▸ **Exercise tasks**:
**a.** Rewrite everything in the immunotherapy passage from "Cancer immunotherapy based" down to "of target tumor.", changing "remarkable" to "notable".
**b.** Translate this sentence from the immunotherapy passage into Spanish: "Redirecting pre-existing virus-specific cytotoxic CD8+ T lymphocytes (CTLs) to tumors by simulating a viral infection of the tumor cells has great potential for cancer immunotherapy."

▸ **Source passage**:
··········

Cancer immunotherapy based on cytotoxic CD8 T lymphocyte (CTL)-mediated tumor recognition and elimination has shown remarkable anticancer efficacy. Nonetheless, the suppression or absence of antitumor CTLs in the tumor microenvironment (TME) and tumor immune escape (evasion of an antitumor CTL response) limit the clinical efficacy in many patients with solid tumors. Redirecting pre-existing virus-specific cytotoxic CD8+ T lymphocytes (CTLs) to tumors by simulating a viral infection of the tumor cells has great potential for cancer immunotherapy. However, this strategy is limited by lack of amenable method for viral antigen delivery into the cytosol of target tumor.

We addressed the limit by developing a CD8+ T cell epitope-delivering antibody, termed a TEDbody, which was engineered to deliver a viral MHC-I epitope peptide into the cytosol of target tumor cells by fusion with a tumor-specific cytosol-penetrating antibody The TEDbody technology can be utilized for cytosolic delivery of other (nonviral) MHC-I antigens, such as tumor neoantigens, into tumors lacking tumor antigens suitable for immunotherapy and has good potential for expanding the current arsenal of cancer immunotherapies.

··········

(Stored data)
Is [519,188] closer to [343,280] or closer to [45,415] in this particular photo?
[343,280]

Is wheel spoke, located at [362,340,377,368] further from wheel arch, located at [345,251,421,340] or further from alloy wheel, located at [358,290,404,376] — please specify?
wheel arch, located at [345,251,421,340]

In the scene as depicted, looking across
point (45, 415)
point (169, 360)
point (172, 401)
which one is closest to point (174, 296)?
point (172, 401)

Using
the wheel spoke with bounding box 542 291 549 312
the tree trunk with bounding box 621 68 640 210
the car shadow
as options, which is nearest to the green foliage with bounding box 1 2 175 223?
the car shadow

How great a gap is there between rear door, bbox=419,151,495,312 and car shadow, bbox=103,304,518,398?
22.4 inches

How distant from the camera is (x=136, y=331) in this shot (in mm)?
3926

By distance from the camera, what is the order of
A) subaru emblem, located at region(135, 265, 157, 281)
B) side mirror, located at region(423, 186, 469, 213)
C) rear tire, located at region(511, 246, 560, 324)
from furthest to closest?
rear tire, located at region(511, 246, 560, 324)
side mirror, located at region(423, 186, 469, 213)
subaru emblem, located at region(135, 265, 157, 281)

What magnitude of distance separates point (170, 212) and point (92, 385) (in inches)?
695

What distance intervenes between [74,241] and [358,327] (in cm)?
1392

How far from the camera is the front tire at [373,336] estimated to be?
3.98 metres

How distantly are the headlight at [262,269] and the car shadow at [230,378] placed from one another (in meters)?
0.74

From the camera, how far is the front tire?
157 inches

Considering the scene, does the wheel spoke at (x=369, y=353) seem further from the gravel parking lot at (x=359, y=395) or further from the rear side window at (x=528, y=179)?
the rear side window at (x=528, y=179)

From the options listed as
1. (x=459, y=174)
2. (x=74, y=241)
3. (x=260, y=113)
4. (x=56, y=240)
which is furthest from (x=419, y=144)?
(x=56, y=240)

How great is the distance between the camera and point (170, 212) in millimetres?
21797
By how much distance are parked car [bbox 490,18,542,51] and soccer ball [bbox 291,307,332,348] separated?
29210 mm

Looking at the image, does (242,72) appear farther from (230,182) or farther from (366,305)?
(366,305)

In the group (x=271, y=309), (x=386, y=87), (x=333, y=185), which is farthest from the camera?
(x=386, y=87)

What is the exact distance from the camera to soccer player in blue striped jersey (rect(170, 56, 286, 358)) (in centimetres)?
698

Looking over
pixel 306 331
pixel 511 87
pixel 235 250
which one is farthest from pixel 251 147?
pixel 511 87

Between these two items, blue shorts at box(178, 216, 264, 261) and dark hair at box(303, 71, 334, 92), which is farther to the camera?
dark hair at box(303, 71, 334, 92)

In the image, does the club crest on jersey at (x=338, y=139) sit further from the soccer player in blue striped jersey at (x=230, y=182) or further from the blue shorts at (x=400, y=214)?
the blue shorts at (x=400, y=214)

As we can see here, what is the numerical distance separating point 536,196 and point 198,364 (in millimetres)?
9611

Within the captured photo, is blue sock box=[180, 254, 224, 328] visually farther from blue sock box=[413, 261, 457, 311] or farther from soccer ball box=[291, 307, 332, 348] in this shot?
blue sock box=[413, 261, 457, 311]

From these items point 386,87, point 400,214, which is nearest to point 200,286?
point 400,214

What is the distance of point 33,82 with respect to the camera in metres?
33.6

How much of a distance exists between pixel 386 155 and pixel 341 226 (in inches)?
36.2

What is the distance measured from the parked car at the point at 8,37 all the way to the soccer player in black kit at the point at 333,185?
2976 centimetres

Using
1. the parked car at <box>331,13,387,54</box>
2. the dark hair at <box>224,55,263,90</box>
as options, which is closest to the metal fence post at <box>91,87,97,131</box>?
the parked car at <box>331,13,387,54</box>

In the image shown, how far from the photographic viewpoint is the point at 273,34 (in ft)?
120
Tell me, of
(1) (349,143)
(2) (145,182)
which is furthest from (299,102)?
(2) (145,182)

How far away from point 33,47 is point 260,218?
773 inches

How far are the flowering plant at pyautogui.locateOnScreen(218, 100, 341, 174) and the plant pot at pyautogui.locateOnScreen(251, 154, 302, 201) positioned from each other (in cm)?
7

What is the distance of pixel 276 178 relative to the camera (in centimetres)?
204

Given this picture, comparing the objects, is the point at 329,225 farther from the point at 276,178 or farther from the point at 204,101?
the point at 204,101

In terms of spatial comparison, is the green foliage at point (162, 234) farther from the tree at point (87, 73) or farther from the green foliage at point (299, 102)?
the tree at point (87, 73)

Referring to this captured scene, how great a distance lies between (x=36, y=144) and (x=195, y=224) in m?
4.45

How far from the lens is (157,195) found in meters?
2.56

··········

▸ **Your responses**:
**a.**
Cancer immunotherapy based on cytotoxic CD8 T lymphocyte (CTL)-mediated tumor recognition and elimination has shown notable anticancer efficacy. Nonetheless, the suppression or absence of antitumor CTLs in the tumor microenvironment (TME) and tumor immune escape (evasion of an antitumor CTL response) limit the clinical efficacy in many patients with solid tumors. Redirecting pre-existing virus-specific cytotoxic CD8+ T lymphocytes (CTLs) to tumors by simulating a viral infection of the tumor cells has great potential for cancer immunotherapy. However, this strategy is limited by lack of amenable method for viral antigen delivery into the cytosol of target tumor.

**b.** Redirigir los linfocitos T CD8+ citotóxicos (CTL) específicos de virus preexistentes hacia los tumores mediante la simulación de una infección viral de las células tumorales tiene un gran potencial para la inmunoterapia contra el cáncer.